╭─ Supplied data

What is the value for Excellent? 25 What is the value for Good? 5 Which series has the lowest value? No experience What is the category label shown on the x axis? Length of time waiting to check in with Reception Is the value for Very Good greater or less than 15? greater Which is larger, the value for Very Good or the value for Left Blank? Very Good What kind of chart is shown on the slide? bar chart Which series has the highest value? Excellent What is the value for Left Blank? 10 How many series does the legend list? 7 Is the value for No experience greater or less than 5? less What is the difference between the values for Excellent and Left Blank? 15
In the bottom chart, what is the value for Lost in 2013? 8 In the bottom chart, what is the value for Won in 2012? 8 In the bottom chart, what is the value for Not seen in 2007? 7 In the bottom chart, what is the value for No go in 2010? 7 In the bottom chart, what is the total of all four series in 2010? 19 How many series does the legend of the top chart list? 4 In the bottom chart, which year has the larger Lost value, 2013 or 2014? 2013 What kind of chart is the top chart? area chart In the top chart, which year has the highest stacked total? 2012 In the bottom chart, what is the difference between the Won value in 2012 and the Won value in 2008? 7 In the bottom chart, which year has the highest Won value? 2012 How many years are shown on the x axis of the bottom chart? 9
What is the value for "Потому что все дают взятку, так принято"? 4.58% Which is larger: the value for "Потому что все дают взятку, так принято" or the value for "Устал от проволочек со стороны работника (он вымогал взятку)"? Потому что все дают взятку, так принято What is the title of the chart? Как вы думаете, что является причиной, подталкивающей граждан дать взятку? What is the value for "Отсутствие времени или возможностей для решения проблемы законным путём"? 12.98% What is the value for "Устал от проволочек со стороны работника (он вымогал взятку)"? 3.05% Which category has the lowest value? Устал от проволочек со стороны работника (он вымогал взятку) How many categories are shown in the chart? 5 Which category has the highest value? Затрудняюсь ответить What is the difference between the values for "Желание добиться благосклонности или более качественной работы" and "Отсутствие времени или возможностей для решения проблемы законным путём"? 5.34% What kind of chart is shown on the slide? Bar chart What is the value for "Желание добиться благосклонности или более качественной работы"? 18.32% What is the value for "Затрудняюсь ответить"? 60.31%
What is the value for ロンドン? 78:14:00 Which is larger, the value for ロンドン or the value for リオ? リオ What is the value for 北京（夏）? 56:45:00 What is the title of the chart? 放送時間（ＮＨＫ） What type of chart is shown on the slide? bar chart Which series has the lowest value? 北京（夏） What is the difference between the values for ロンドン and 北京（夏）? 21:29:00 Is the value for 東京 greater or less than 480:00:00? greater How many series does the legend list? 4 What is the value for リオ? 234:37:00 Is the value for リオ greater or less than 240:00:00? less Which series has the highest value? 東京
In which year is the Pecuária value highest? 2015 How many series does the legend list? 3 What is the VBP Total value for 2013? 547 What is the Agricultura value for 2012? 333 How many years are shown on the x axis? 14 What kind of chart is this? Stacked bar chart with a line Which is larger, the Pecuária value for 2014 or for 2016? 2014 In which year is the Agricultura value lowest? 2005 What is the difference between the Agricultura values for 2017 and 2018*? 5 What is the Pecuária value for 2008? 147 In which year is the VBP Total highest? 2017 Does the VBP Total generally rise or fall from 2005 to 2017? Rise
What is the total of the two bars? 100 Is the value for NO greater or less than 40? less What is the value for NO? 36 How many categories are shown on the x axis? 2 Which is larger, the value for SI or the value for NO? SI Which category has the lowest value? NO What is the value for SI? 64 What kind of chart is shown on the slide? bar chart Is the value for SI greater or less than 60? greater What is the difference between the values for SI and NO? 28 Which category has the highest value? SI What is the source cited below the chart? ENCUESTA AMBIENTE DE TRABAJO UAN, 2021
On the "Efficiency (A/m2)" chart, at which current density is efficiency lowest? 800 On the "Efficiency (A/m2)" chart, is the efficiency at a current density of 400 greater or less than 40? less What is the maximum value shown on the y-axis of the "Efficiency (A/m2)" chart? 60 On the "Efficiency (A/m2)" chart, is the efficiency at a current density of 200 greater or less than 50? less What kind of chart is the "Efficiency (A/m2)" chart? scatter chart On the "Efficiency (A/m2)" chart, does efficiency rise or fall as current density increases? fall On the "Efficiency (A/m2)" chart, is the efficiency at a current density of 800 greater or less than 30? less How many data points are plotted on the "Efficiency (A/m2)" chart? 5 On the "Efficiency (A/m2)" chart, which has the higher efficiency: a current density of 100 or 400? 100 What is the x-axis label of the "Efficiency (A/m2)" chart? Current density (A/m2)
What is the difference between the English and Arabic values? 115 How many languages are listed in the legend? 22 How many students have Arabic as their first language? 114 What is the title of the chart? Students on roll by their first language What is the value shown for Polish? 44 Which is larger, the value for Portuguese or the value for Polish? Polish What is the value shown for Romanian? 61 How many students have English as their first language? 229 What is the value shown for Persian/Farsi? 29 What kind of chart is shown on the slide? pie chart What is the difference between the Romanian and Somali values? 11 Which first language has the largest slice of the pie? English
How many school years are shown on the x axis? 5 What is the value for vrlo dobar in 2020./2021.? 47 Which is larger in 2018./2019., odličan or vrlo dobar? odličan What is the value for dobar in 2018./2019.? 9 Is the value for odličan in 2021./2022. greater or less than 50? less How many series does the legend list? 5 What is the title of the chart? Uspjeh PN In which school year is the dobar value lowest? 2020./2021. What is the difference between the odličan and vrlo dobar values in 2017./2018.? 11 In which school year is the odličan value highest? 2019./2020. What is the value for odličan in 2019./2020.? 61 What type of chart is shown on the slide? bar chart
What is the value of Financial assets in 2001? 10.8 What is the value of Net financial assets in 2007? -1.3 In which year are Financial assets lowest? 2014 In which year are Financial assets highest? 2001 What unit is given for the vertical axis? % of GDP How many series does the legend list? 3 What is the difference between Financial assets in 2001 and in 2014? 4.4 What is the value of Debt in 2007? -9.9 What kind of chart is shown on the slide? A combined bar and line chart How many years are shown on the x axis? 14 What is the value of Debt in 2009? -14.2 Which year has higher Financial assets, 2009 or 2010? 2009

╰─

**Your task**
Copy the material word for word, starting at its beginning and ending after the line that contains "In the bottom chart, what is the value for Lost".

**Response to the exercise**
What is the value for Excellent? 25 What is the value for Good? 5 Which series has the lowest value? No experience What is the category label shown on the x axis? Length of time waiting to check in with Reception Is the value for Very Good greater or less than 15? greater Which is larger, the value for Very Good or the value for Left Blank? Very Good What kind of chart is shown on the slide? bar chart Which series has the highest value? Excellent What is the value for Left Blank? 10 How many series does the legend list? 7 Is the value for No experience greater or less than 5? less What is the difference between the values for Excellent and Left Blank? 15
In the bottom chart, what is the value for Lost in 2013? 8 In the bottom chart, what is the value for Won in 2012? 8 In the bottom chart, what is the value for Not seen in 2007? 7 In the bottom chart, what is the value for No go in 2010? 7 In the bottom chart, what is the total of all four series in 2010? 19 How many series does the legend of the top chart list? 4 In the bottom chart, which year has the larger Lost value, 2013 or 2014? 2013 What kind of chart is the top chart? area chart In the top chart, which year has the highest stacked total? 2012 In the bottom chart, what is the difference between the Won value in 2012 and the Won value in 2008? 7 In the bottom chart, which year has the highest Won value? 2012 How many years are shown on the x axis of the bottom chart? 9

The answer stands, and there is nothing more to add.